- _PAGE EXCERPT_:
>> start
While I’d like to think my real life relationship goals have evolved beyond this trope, I still tend to indulge in long, drawn out, subtle flirtations while driving myself insane with desire, rather than being direct… but hey, following many months of tortured mutual pining, my boo and I have now been together for three years and are getting hitched, so I guess we get the happy Riker-Troi ending!
Deanna Troi was one of my first girl crushes. I didn’t even know that’s what that was, I just was way too invested in never missing the show and knew I was a little too interested in how low-cut her uniform was.
Sailor Uranus and Sailor Neptune, they are cool, fashionable, and hot together (plus they’re super heroes, which is always relationship goals)
Same for Uranus/Neptune. Even thought they were “cousins” in the US version, 10 year old me knew better ;)
And then I saw the new series ending, and I fell in love all over again.
>> end
- _LISTED RECORDS_:
>> start
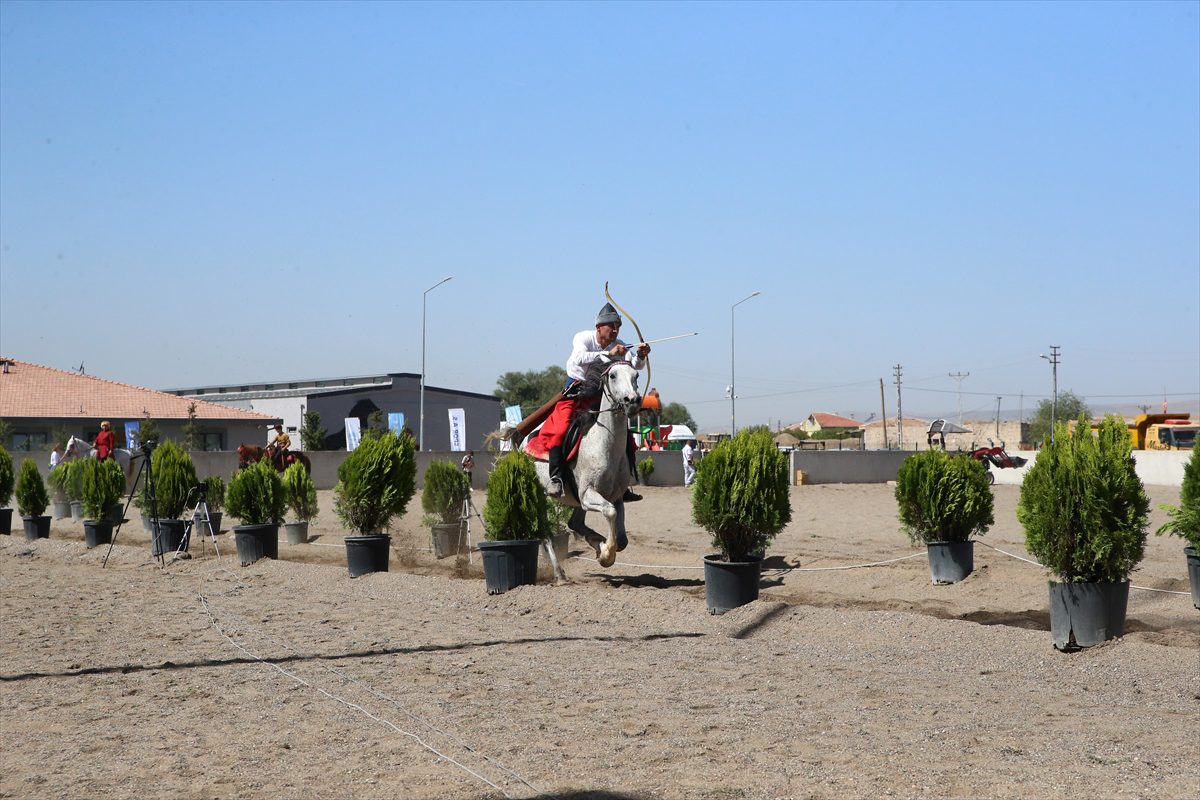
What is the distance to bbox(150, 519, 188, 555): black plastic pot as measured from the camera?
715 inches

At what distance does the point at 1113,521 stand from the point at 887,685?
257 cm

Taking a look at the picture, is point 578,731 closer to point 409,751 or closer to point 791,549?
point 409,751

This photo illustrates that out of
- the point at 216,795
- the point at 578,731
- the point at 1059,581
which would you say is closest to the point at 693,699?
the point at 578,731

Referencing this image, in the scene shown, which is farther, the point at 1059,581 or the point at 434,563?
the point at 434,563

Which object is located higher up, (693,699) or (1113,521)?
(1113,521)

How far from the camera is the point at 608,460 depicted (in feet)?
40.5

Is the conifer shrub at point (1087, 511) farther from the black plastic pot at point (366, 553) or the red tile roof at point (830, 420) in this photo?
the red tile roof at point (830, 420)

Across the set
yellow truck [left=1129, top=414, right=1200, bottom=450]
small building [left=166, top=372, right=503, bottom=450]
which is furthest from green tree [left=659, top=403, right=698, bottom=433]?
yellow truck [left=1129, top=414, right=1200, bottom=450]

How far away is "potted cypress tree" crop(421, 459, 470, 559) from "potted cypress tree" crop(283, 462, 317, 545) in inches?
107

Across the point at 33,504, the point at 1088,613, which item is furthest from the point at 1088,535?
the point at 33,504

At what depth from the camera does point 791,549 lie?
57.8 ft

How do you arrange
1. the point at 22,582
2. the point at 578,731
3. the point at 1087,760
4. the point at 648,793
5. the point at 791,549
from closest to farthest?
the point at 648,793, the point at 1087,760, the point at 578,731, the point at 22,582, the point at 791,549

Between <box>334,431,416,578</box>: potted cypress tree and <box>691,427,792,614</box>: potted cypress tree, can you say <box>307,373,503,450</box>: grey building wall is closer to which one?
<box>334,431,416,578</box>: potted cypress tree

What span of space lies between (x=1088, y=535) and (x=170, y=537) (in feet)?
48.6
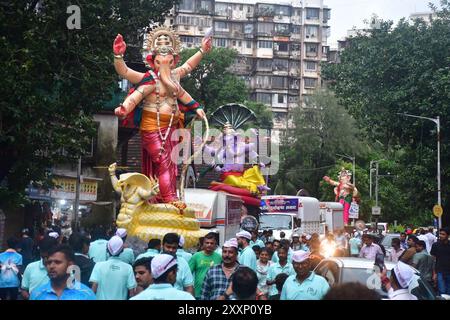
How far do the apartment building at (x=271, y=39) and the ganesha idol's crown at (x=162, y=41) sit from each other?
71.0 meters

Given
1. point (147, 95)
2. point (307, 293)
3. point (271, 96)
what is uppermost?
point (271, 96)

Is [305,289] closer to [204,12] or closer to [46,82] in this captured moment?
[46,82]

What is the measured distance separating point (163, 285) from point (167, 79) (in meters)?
>> end
- _EXERCISE DETAILS_:
Return everything in the fan comments above from "Sailor Uranus and" down to "all over again.", copied word for word.

- _THE REPLY_:
Sailor Uranus and Sailor Neptune, they are cool, fashionable, and hot together (plus they’re super heroes, which is always relationship goals)
Same for Uranus/Neptune. Even thought they were “cousins” in the US version, 10 year old me knew better ;)
And then I saw the new series ending, and I fell in love all over again.